SC Why do you think you have achieved so much?

KMG  I think it is almost like reverse psychology. My Mom and  Dad always told us to work hard and to do the best we could but more than that, they wanted us to be the best person we could be and to love our family and to love our faith.  So for me, the pressure was off. My mother was never impressed with labels; the emphasis was on always trying my best and feeling fulfilled in what I was doing.

I remember when I had a challenge in the White House and she said, ‘Well, dear you are not married to it. If you are not enjoying it, then do something else.’ She was never about labels — just as long as I was trying my best at what I did and felt good doing it, whether it was in the corner nursery school or in the White House didn’t matter to her.

The greatest gift that your parents can give you is unconditional love and a house that you know for sure is always there and open and welcoming. That’s what my parents provided for me—there was never a sense of expectation.  There was never any pressure, just that support. When you have that kind of foundation, you have the courage to thrive.

 

SC Have your brothers and sisters been involved in the campaign?

KMG All my brothers and sisters have been playing a hand. When it came to the petition process where you have to get thousands of signatures to appear on the ballot, my brothers and sisters wore out a lot of shoe leather. They joined me on the campaign trail for a little moral support and just to have some fun and to pitch in and they are doing everything from stuffing envelopes to hosting parties to spreading the word.

I’ve involved my brothers and sisters from the very beginning because you know, campaigns are very public events and families have to live in the spotlight. I wanted to make sure that they all felt good about that as well as dealing with the challenges and feeling the thrill of being able to serve. And one by one, they put their hands up and said, ‘We believe in you’. I’ve included them and relied on them and they have contributed in a huge way.

 

SC   How does your Catholic faith factor in your life?

KMG  My faith has been central to my life. In our family growing up,   it was all about your faith, your family and your country. My faith is certainly different from my parents who were 100 percent unquestioning. For me, you can’t be educated by the Jesuits and be unquestioning. I know my heart feels empty if I could not go to church to reflect and have that quiet time there. That is an important grounding time or centering time for me.

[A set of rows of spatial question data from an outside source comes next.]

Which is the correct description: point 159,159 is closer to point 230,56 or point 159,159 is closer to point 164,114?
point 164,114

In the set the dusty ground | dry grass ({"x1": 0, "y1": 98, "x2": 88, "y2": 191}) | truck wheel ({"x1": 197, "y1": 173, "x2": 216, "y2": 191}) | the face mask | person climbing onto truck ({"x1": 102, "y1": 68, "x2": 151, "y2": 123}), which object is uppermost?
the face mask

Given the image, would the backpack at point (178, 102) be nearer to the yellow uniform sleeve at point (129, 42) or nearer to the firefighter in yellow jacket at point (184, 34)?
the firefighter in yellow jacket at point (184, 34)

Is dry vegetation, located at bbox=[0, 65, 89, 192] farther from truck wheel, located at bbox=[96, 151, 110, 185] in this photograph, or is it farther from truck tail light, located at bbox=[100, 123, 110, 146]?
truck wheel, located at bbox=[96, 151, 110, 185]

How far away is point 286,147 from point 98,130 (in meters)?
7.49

Yet, my decisions in public life are always going to be about how does this impact-working people –is it helpful or hurtful.

 

SC  What do you think of Pope Francis?

KMG I am very happy about the Pope speaking out on economic inequality in our society. One of the reasons our economy isn’t growing is because the purchasing power of the average person has completely eroded.

 

SC  What was it like being in the Clinton White House?

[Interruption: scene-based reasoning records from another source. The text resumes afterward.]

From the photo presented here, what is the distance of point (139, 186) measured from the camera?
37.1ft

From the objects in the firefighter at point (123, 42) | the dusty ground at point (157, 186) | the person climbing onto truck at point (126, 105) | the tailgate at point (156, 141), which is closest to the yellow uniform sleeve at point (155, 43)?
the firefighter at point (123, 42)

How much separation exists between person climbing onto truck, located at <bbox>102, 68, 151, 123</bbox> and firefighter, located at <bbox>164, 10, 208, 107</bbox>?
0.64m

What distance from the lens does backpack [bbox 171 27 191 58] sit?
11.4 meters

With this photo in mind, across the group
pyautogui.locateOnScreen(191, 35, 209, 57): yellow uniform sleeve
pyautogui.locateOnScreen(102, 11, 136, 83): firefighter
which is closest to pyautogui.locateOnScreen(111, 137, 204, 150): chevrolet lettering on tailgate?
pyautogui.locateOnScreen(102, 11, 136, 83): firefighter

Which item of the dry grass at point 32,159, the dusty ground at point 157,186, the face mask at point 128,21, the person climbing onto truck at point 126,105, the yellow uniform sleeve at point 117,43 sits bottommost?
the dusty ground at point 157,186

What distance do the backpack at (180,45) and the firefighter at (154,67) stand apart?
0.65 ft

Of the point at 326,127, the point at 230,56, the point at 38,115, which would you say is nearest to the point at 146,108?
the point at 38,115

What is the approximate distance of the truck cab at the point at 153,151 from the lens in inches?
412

KMG  I remember in the early days of the Clinton White House that it became very cool to be Irish because President Clinton put such a priority on being Irish not just a plate of shamrocks once a year but focusing top tier strategic interests   and top tier economic foreign policy interests; the real muscle in the White House went in the direction of being Irish. I felt very elevated in that White House. President Clinton was very inclusive.

Regarding the issues, McGinty is the first Democratic gubernatorial candidate to call for a severance tax on energy companies with the entire revenue dedicated to restoring Tom Corbett’s $1 billion cut to education grades K-12 and the only candidate to propose that restaurant workers get the same increase in the minimum wage as all other workers. And she is dedicated to protecting the environment and restoring the middle class.

In 2012, her parents John Patrick McGinty and Alma McGinty, both first generation Irish, died just two months apart. Alma was 91; Patrick was 94.  Last June, all 26 of their children and their grandchildren went to Ireland to celebrate their lives.